Lobbying should be part of a client’s “holistic game plan,” along with things like litigation prevention and transaction management, says Thomas O’Neil, who chairs Piper Rudnick’s government affairs group. Among its successes, the firm obtained favorable tax depreciation treatment of fiber optic cable and secured government research funds for heating oil marketers.
Lobbying practices are not without downsides, however. Piper Rudnick recently lost a lucrative contract with the state of Texas over a conflicts issue. According to news reports, the state objected when it learned that former House majority leader Dick Armey, who joined the firm in 2002, was working to preserve Florida’s military bases.

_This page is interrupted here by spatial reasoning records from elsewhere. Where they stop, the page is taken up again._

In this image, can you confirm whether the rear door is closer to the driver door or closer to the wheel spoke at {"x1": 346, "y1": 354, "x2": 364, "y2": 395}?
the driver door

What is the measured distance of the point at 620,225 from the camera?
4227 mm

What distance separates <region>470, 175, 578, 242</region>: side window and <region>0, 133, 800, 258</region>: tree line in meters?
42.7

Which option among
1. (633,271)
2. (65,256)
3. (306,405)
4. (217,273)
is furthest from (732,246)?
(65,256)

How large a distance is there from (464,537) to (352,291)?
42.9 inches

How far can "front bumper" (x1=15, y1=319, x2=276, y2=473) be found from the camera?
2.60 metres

O’Neil says that the Texas contract, which was a general legislative consulting agreement that did not include military installation work, ended amicably.
“We operate way above ethical standards. We look at real, perceived and potential conflicts,” says O’Neil.
Ethical rules indeed limit the lobbying matters attorneys can handle. “We’re a law firm and we’re subject to conflicts rules. We have to be very, very careful,” says former California state Sen. Charles Calderon, now a partner at Nossaman Guthner Knox & Elliott in Los Angeles. “In that way, [nonlawyer] lobbying houses have a great advantage,” he says.
As with any matter, attorneys can seek conflicts waivers. Calderon says lobbying clients are slightly more relaxed about conflicts. “Many Sacramento lobbying firms depend on clients to explain the issues. At a law firm, there’s a whole body of lawyers available to address legal issues. Plus, lawyers are better presenters of bills before legislative committees because they have a better understanding of the law.”
It’s also far less costly to resolve issues through legislative, regulatory and political processes than to engage in prolonged litigation, he adds. For example, Calderon represented a wholesaler that was authorized by statute to buy water from the state and sell it to retail customers such as municipalities or bottlers. When the wholesaler purchased a private retailer, an environmental group that feared depletion of underground water supplies challenged the deal.
Calderon helped move a bill through the state legislature permitting the client’s dual roles. “We figured, if the law’s unclear, we should clarify it.” For law firms, a major advantage of lobbying work is that it can lead to representation on other issues, Calderon says. “There’s hardly an activity in the private sector that isn’t regulated by some agency.”